Renungan
Peringatan Kemerdekaan Candra Fajri Ananda ; Staf Khusus Kementerian Keuangan RI |
SINDONEWS, 19
Agustus 2021
“BANGUNLAH jiwanya, bangunlah badannya untuk Indonesia Raya…” Setiap bait
demi bait sajak lagu Indonesia Raya memiliki makna mendalam yang membawa kita
pada semangat Cinta Tanah Air yang tinggi dan mulia. Lagu Indonesia Raya yang
dilantunkan pertama kali di Kongres Pemuda II pada 28 Oktober 1928
menggambarkan tentang semangat dan cita-cita luhur bangsa Indonesia. Lagu
Indonesia Raya ibarat lagu pujian, rasa syukur, serta doa yang dikumandangkan
segenap rakyat Indonesia kepada Tuhan yang Maha Kuasa, sehingga akhirnya
tercapailah kemerdekaan yang didambakan. Kini, Indonesia
telah merdeka selama lebih dari 7 dekade. Negeri ini telah 76 tahun berusaha
mengisi kemerdekaannya. Salah satu cita-cita mulia yang hendak dicapai
melalui kemerdekaan bangsa ini adalah mewujudkan keadilan sosial bagi seluruh
rakyat tanpa diskriminasi dalam bentuk apapun baik dari segi etnis, suku,
daerah, agama, jenis kelamin dan sebagainya. Sayangnya, harus diakui bahwa
cita-cita mulia tersebut belum sepenuhnya tercapai, terutama dalam bidang
pendidikan dan kesehatan yang keduanya menjadi ujung tombak pembangunan
bangsa. Potret Pendidikan dan Kesehatan Indonesia Pendidikan dan
kesehatan adalah tujuan pembangunan yang mendasar. Pendidikan dan kesehatan
masing-masing juga memiliki arti yang penting, di mana keduanya adalah hal
yang fundamental untuk meningkatkan kapabilitas manusia sebagai pelaku dan
penerima manfaat pembangunan yang sesungguhnya. Pendidikan mampu memberikan
penguatan pada jiwa dan karakter sumber daya manusia sehingga Sumber Daya
Manusia (SDM) yang berkualitas akan tercapai. Di sisi lain, kesehatan dapat
memengaruhi tingkat daya tahan fisik manusia yang diperlukan dalam
pertimbangan investasi dan pembangunan.
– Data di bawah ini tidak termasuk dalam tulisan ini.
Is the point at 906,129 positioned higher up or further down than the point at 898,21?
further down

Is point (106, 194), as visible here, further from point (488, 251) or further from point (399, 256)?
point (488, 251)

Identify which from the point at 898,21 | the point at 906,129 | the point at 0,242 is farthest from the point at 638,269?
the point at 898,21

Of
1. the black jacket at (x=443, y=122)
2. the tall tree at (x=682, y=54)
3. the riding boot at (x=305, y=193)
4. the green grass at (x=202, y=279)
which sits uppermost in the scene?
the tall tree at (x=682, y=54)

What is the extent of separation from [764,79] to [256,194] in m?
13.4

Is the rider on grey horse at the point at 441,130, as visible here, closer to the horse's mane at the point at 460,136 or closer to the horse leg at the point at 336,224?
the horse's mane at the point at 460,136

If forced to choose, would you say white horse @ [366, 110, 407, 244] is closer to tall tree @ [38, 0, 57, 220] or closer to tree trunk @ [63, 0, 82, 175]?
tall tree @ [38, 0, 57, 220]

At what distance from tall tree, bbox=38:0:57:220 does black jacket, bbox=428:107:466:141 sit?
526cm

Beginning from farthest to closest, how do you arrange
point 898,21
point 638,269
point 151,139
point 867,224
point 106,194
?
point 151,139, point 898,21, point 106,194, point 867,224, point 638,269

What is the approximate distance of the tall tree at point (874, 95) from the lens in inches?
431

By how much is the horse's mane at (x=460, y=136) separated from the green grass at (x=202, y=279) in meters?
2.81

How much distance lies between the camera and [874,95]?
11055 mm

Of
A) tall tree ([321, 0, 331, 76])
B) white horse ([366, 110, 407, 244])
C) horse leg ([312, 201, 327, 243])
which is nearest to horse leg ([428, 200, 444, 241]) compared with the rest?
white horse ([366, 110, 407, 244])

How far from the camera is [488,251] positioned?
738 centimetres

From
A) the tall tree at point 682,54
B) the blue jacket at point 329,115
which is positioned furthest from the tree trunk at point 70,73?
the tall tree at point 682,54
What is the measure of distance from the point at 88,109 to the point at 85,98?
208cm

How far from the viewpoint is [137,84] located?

Kualitas
pendidikan di Indonesia masih jauh dari harapan. Pada laporan Right Education
Index (RTEI) menyebutkan kualitas pendidikan Indonesia berada di bawah
Filipina dan Malaysia. Berada pada posisi ke enam dengan skor sebesar 38.61
menurut Global Talent Competitiveness Index 2019. Hal ini membuat pendidikan
jauh di bawah standar rata-rata. Selain itu, berdasarkan hasil evaluasi
Programme for International Student Asessment (PISA) juga menunjukkan bahwa
sejak empat tahun terakhir, posisi Indonesia terus mengalami penurunan di
semua bidang yang diujikan, yakni membaca, matematika, dan sains. Berdasarkan
laporan PISA (2018), skor membaca Indonesia berada di peringkat 72 dari 77
negara, lalu skor matematika ada di peringkat 72 dari 78 negara, dan skor
sains ada di peringkat 70 dari 78 negara. Ketiga skor
tersebut kompak menurun dibandingkan dengan hasil PISA 2015, di mana skor
membaca Indonesia ada di peringkat 65, skor sains peringkat 64, dan skor
matematika peringkat 66. Di antara negara-negara Asia Tenggara, Indonesia
berada di urutan terbawah bersama Filipina. Masih
rendahnya kualitas pendidikan di Indonesia salah satunya karena kuantitas dan
kualitas guru yang masih rendah. Dilihat dari sisi kuantitasnya, berdasarkan
data statistik Kementerian Pendidikan dan Kebudayaan RI (2020), total guru di
Indonesia sebesar 45.534.371 orang. Artinya, jumlah guru di Indonesia sekitar
6% dari total siswa di tingkat D, SMP, SMA / SMK. Jumlah guru tersebut
terhitung dari seluruh status guru, baik itu guru tetap maupun guru tidak
tetap. Selain itu, dari sisi kualitasnya, data Kementerian Pendidikan dan
Kebudayaan menunjukan di antaranya 1,6 juta peserta uji kompetensi guru lebih
dari 1,3 juta di antaranya memiliki nilai di bawah 60 dari rentang nilai
0-100. Dari ujian ini pula, hanya 192 guru yang mendapat nilai di atas 90.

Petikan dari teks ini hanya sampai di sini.